Trouble getting started with Tranquility + Samza

Hi! I’m looking to setup a small Druid cluster for evaluation in my office, and I’m a little stuck on how best to stream data into Druid via the Indexing Service.

We’re pretty invested in Samza for dealing with all of our streaming data from Kafka, but I’ll admit right away that I’m not terribly familiar with Samza’s paradigm - and that may very well be why I’m confused about Tranquility! :slight_smile:

I’m getting lost trying to wrap my head around the example Samza task shown in the Github readme (https://github.com/druid-io/tranquility/blob/master/README.md).

Is this code example something that could (with an appropriate data set) be run all by itself as an independent Samza stream task? Or am I supposed to implement MyBeamFactory alongside my stream task and feed data to this class? Or does it expect to be run apart from Samza and fed data from the stream task while running as its own process?

My apologies if these are noob-ish questions, but as an Ops guy my dev chops are a bit weak!

FWIW, I would just try to dump the example code into a Samza task and run it to see what it does, but our Samza environment is entirely Clojure-based… so getting it ported will take me a while, and it will be easier on me if I understand where Tranquility fits into the puzzle so that I can build my task up from scratch. :slight_smile:

Thanks for your time!

Hey Cody,

The idea is that tranquility + your BeamFactory can act as a SystemProducer for Samza.
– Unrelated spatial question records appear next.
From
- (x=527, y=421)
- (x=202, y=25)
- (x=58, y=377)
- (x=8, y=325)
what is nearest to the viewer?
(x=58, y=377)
If you root the properties under “samza.druid” (e.g. systems.druid.beam.factory) then it will be activated for any outgoing messages you send with the system “druid”. The stream should be the name of the Druid datasource you want to write to.

So what you can do to enable that is:

  1. Write a StreamTask that produces the kind of messages you want to write.

  2. Write a BeamFactory that builds a beam stack that can forward those messages to Druid. It needs to know how to extract a timestamp, serialize the messages to JSON (it uses Jackson by default, but you can override that), and create the appropriate Druid schema with dimensions, aggregators, etc.

  3. Set systems.druid.beam.factory to the BeamFactory class you wrote, and set systems.druid.samza.factory to “com.metamx.tranquility.samza.BeamSystemFactory”.